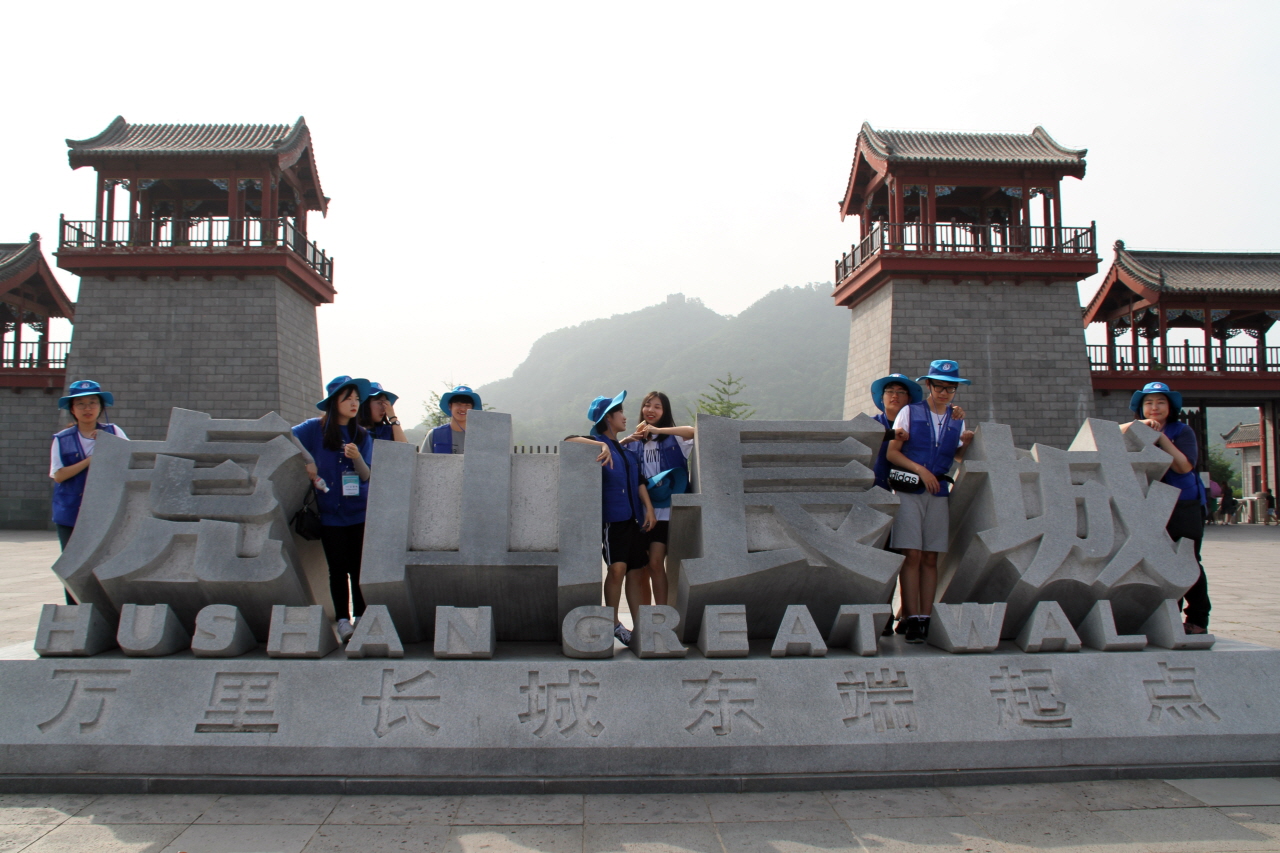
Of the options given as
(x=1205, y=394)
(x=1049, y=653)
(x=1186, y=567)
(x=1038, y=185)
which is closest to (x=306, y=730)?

● YOUR INSTRUCTIONS: Reproduce the lines above verbatim, omitting the picture.

● CORRECT OUTPUT:
Of the options given as
(x=1205, y=394)
(x=1049, y=653)
(x=1186, y=567)
(x=1038, y=185)
which is closest to (x=306, y=730)?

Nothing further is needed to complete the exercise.